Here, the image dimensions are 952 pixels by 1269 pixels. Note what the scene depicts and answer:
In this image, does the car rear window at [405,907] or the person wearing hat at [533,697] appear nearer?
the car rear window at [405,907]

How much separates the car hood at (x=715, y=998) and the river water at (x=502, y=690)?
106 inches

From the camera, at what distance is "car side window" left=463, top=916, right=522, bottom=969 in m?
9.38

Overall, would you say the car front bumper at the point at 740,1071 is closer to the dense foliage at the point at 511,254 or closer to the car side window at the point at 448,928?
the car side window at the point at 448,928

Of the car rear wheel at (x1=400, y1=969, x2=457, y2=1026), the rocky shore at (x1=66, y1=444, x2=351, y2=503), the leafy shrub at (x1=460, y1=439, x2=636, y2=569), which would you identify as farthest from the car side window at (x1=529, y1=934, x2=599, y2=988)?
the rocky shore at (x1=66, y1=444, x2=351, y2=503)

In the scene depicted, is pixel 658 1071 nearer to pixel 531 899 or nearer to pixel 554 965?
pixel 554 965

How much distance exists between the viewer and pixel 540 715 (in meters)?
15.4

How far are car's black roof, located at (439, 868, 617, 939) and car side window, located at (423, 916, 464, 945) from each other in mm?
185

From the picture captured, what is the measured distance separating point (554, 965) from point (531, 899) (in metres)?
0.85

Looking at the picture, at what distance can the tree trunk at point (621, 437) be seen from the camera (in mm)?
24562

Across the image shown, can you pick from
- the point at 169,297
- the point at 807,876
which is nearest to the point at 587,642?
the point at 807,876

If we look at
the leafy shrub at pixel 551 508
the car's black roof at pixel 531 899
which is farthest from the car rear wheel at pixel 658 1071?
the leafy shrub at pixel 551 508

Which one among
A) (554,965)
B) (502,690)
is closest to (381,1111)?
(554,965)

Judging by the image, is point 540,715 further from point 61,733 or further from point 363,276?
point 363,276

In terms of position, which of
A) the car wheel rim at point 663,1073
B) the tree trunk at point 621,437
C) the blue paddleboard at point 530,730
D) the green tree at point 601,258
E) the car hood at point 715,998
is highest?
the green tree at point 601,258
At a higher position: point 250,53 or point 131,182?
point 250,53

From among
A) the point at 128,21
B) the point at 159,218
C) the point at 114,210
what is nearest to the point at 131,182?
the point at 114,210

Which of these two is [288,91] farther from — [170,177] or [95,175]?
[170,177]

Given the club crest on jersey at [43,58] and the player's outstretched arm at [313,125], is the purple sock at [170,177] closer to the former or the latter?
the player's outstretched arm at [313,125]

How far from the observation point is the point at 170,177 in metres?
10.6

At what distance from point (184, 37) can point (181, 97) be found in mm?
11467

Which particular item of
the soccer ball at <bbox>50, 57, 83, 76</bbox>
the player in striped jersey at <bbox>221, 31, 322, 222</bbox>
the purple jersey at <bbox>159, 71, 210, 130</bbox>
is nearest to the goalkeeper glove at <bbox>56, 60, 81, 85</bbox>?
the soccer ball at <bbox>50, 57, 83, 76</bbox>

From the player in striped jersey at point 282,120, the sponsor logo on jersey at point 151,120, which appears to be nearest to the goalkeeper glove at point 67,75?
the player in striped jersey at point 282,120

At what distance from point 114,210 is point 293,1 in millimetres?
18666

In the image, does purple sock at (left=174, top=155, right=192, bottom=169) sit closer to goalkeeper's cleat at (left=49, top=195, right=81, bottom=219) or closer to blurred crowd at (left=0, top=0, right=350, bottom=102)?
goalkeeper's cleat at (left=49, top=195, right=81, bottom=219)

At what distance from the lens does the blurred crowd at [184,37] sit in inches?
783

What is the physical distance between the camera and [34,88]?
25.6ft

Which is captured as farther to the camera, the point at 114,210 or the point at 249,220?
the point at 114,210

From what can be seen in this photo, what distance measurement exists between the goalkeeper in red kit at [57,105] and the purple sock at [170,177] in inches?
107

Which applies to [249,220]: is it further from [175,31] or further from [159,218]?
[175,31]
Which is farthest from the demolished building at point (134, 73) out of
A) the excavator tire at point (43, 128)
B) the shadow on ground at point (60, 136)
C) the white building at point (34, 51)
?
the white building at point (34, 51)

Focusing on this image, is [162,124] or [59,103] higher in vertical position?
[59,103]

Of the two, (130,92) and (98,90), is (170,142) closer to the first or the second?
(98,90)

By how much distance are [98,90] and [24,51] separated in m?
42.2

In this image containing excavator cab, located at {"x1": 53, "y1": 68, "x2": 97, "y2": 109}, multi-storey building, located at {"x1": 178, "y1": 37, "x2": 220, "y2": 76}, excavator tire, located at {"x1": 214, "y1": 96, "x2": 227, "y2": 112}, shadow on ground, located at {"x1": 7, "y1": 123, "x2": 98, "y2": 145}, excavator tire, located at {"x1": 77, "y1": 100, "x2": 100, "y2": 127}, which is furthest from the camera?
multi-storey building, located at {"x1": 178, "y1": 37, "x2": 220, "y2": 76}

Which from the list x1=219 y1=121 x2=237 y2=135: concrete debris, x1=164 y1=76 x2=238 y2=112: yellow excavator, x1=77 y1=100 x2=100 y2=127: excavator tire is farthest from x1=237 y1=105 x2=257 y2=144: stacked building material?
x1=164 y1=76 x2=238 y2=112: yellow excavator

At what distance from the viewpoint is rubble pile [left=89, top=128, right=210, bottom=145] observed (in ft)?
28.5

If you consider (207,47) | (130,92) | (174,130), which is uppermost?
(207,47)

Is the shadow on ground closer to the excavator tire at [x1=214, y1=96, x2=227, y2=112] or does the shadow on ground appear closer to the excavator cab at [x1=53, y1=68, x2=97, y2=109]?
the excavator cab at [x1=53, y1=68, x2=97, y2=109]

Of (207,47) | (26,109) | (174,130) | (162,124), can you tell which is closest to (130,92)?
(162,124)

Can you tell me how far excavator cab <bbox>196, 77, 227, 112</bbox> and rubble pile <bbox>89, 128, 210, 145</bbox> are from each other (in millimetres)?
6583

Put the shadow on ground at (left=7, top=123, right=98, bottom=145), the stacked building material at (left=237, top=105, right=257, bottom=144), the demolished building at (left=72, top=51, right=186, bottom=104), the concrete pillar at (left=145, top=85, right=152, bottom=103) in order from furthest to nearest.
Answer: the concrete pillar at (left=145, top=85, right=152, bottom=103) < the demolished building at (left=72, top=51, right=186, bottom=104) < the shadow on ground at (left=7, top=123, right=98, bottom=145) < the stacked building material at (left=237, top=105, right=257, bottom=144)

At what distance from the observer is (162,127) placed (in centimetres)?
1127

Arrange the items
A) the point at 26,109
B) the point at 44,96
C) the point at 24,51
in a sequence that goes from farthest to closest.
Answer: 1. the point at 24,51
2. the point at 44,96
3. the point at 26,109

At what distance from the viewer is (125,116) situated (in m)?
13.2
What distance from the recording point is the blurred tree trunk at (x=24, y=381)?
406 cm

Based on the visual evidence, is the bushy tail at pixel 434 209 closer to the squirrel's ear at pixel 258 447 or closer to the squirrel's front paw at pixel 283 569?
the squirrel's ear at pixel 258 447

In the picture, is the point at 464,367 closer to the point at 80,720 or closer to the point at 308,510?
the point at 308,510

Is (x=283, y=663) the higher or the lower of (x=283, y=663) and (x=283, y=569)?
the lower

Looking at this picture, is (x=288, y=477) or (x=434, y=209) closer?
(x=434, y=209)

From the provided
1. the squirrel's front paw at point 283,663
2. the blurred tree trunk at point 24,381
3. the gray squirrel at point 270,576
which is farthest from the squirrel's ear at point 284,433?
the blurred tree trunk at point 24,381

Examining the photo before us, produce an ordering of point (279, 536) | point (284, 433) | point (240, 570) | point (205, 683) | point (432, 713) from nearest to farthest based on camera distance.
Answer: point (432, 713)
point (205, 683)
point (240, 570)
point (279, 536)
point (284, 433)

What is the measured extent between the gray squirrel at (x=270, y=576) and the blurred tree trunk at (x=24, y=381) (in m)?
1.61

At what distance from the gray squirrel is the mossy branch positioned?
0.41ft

Written task: Send back exactly the lines from the line with "Is (x=283, y=663)" through the end of the records.

Worked solution:
Is (x=283, y=663) the higher or the lower of (x=283, y=663) and (x=283, y=569)?
the lower

Looking at this picture, is (x=288, y=477) or (x=434, y=209) closer?
(x=434, y=209)

From the provided
1. the squirrel's front paw at point 283,663
2. the blurred tree trunk at point 24,381
3. the gray squirrel at point 270,576
which is farthest from the squirrel's ear at point 284,433?
the blurred tree trunk at point 24,381

Examining the photo before us, produce an ordering of point (279, 536) | point (284, 433) | point (240, 570) | point (205, 683) | point (432, 713) from nearest to farthest based on camera distance.
Answer: point (432, 713)
point (205, 683)
point (240, 570)
point (279, 536)
point (284, 433)

What is the measured extent between the gray squirrel at (x=270, y=576) and the blurred tree trunk at (x=24, y=381) (in m)?
1.61

At what distance from the gray squirrel is the mossy branch positioned?
0.41ft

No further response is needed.